When designing a new alert, use this logic to ensure it relies on correlated signals rather than isolated noise:

flowchart TD
    A[Design New Alert] --> B{Does this metric measure User Impact?}
    B -->|No| C[Is resource exhaustion imminent < 2 hours?]
    C -->|No| D[Log as Warning / Triage Next Day]
    C -->|Yes| E[Require Secondary Correlation]
    
    B -->|Yes| E
    E --> F{Is there a concurrent anomaly?}
    F -->|Log Errors| G[Page: High Latency + App Errors]
    F -->|Deploy Event| H[Page: High Latency + Recent Deploy]
    F -->|Cost Spike| I[Page: High Latency + Burning Budget]
    F -->|No| J[Page: Degradation, Unknown Cause]

Remediation Options

  1. Implement Service Level Objectives (SLOs) (High Impact, High Effort): Replace infrastructure alerts with error budget burn-rate alerts. You only page the engineer when the error rate or latency violates the mathematical agreement made with the business.

    • Tradeoff: Requires a cultural shift and significant engineering effort to define, measure, and agree upon SLOs across product and engineering teams.

  2. Build Composite Monitors (Medium Impact, Medium Effort): Configure your observability platform to trigger an alert only when Metric A AND Metric B are true (e.g., CPU > 85% AND API 5xx Errors > 5%).

    • Tradeoff: Composite logic can become brittle and difficult to maintain as application architectures evolve.

  3. Mute Non-Actionable Alerts (Fast, High Reward): Audit the last 30 days of pages. Any alert that was consistently acknowledged and resolved without action must be downgraded to a Slack notification or deleted entirely.
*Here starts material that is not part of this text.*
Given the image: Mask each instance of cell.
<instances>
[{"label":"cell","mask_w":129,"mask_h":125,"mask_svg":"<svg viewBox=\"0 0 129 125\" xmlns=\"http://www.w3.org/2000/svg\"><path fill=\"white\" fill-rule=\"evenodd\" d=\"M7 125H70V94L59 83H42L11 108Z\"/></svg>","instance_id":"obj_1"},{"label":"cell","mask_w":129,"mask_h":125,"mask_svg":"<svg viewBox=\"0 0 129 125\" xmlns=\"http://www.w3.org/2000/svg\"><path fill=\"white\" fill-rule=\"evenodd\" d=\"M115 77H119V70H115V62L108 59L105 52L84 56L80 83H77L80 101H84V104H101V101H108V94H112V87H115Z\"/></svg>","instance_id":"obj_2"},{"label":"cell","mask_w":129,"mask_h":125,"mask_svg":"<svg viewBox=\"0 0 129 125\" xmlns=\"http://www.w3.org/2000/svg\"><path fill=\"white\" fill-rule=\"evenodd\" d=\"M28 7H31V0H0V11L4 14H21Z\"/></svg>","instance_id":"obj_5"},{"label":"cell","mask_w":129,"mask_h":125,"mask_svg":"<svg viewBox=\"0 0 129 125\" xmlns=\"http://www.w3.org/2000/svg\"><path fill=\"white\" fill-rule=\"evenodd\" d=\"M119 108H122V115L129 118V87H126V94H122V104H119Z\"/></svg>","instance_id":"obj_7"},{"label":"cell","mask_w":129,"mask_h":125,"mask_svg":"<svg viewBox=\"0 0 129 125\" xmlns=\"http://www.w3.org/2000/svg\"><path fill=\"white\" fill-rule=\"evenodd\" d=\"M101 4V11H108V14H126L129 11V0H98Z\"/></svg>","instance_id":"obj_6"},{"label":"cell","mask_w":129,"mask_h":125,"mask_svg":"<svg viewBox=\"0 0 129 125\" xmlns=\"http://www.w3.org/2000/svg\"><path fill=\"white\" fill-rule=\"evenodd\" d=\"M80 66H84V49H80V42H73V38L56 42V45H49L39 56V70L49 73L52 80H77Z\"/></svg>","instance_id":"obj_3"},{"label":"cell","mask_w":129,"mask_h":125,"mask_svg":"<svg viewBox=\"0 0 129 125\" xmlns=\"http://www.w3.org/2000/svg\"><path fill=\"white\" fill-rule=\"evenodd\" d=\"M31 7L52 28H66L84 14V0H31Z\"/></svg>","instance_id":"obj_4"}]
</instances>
    • Tradeoff: The team must overcome the fear of “what if we miss something,” leaning into the philosophy that alert noise is a bigger risk than a dropped signal.

Rollback Plan

If you transition to correlated alerting and discover a critical failure mode was missed because the secondary correlation (e.g., the log stream) was delayed or broken, you must temporarily reinstate the broad single-signal alerts. Do not leave the system blind while you fix the correlation engine.

Automation Opportunity

Automate the correlation payload. When an alert fires, trigger a Lambda function or webhook that queries the APM traces, pulls the last 10 minutes of error logs, fetches the most recent deployment commit hash, and appends all this context to the PagerDuty ticket before it wakes the engineer. The engineer should open the ticket and immediately see a correlated narrative, not just a bare metric.

Leadership Summary

  • Alerts Must Require Action: If an alert fires and the correct response is “wait and see,” the alert is fundamentally broken.
  • Context is King: The difference between a 5-minute MTTR and a 2-hour MTTR is often just the presence of deployment and log context directly inside the alert payload.
  • Protect the On-Call Engineer: Alert fatigue causes burnout and missed critical failures. Ruthlessly defend your team’s attention by demanding multi-signal correlation for any high-urgency page.

What to Do Next

  • Problem: Single-signal alerts — CPU > 85%, latency > 500ms — train engineers to ignore the pager because the threshold has no relationship to user impact or required action, which means the one alert that matters gets the same treatment as the 49 that didn’t need action.
  • Solution: Require every page-worthy alert to pass an actionability review before deployment: what is the exact runbook step the engineer executes when this fires? If no runbook exists, the alert should not page.
  • Proof: Convert your highest-volume infrastructure alert to a composite requiring a concurrent spike in application error rate before paging — then measure the weekly alert volume reduction. If volume doesn’t drop by at least 30%, the alert was already correlated with real incidents and the baseline was accurate.
  • Action: Audit the last 30 days of pager history this week. Delete any alert consistently acknowledged and auto-resolved without action. Every surviving alert must have a runbook link in the payload — no runbook, no page.